When the architecture has reshaped the org, not the other way around. When the inverse maneuver works, the causality is flipped—the architecture you wanted is driving the org. The “org equals architecture” you see there is one you built on purpose, not fate.

The test is that same key, run backwards: “is the seam I truly can’t change sitting exactly between two groups of people who rarely talk?” Yes → Conway’s Law is at work, and no purely technical fix will save you; no → you might actually have a purely technical problem. In AI teams, for most “the cross-team interface is a mess” complaints, the answer is a loud “yes.”

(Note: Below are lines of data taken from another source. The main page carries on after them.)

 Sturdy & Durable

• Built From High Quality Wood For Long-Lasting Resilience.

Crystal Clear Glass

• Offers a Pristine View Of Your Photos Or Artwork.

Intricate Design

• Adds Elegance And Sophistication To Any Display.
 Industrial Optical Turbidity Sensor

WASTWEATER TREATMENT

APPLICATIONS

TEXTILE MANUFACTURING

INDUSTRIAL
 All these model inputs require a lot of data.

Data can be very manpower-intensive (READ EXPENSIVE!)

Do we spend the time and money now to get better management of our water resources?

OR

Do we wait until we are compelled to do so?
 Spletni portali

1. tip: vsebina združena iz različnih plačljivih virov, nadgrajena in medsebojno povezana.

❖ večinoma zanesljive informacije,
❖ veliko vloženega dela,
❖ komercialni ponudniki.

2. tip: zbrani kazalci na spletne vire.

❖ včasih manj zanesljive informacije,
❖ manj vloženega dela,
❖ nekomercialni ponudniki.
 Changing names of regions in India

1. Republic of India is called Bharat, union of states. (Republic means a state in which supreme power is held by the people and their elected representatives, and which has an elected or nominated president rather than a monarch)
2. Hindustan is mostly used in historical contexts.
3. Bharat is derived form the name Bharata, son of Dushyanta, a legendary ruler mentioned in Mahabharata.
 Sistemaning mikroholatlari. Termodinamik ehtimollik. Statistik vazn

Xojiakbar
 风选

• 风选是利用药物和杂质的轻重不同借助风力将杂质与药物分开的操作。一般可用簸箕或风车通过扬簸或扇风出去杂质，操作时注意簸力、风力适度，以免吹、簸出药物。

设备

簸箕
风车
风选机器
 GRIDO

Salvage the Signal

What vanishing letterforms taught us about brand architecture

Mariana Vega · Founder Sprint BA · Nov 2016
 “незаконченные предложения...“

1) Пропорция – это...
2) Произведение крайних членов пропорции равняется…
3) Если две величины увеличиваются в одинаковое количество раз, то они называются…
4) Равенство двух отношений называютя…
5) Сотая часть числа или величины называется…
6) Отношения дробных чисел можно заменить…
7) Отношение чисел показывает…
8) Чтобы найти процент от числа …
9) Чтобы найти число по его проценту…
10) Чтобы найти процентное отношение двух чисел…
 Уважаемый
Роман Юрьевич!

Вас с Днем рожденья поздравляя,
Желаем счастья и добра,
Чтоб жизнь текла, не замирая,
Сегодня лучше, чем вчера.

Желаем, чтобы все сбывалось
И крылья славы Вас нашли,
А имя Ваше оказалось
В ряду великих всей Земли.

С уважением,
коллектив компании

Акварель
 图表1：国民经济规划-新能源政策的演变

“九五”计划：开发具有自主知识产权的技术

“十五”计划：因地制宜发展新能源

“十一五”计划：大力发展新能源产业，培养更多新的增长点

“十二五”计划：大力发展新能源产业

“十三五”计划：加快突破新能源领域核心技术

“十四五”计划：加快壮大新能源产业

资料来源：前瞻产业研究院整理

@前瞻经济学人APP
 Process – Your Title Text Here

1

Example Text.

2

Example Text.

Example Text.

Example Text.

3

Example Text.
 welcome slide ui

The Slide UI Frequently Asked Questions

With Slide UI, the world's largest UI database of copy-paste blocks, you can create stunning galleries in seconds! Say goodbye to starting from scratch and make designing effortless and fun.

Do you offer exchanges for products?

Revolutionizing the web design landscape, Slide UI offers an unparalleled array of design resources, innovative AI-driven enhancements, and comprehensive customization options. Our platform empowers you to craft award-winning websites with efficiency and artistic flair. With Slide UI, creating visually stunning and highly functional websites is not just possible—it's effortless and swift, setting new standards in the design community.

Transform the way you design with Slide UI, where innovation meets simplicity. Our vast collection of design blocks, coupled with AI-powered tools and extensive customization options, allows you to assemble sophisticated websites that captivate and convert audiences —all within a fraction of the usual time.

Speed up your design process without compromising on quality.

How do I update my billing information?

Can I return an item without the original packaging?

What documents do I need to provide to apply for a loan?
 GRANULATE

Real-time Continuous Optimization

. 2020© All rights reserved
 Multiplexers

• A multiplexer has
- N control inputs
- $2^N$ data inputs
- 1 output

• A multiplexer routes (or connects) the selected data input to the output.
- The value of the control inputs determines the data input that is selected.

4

Conway’s Law isn’t an island; it hangs in a web. Here are some neighbors on that web (articles coming as I write them):

  • Principal-Agent Problem: Conway is about how an org’s communication structure shapes the system; the principal-agent problem is about how an org’s incentive structure shapes people’s behavior—two sides of “how an org stamps itself onto its output.”
  • Incentive: whether two teams talk, and what they align toward, comes down to incentives. To reshape an org with the inverse maneuver, you first have to get the incentives right.
  • Brooks’ Law: adding people to a late project makes it later, because communication cost explodes with headcount. Conway says that cost shapes the architecture; Brooks says it also wrecks the schedule—two consequences of the same “communication cost.”
  • Goodhart’s Law: when retrieval is graded only on recall@k and generation only on “quality given the context,” the end-to-end goal gets Goodharted right there in the org seam—the two laws often bite you together on the same team boundary.

The one line to remember

EN: You’re not designing a system; you’re translating your org chart into code. Want a different architecture? First change who talks to whom.
中文:你不是在设计系统,你是在把组织结构翻译成代码。想换个架构,先换掉”谁跟谁说话”。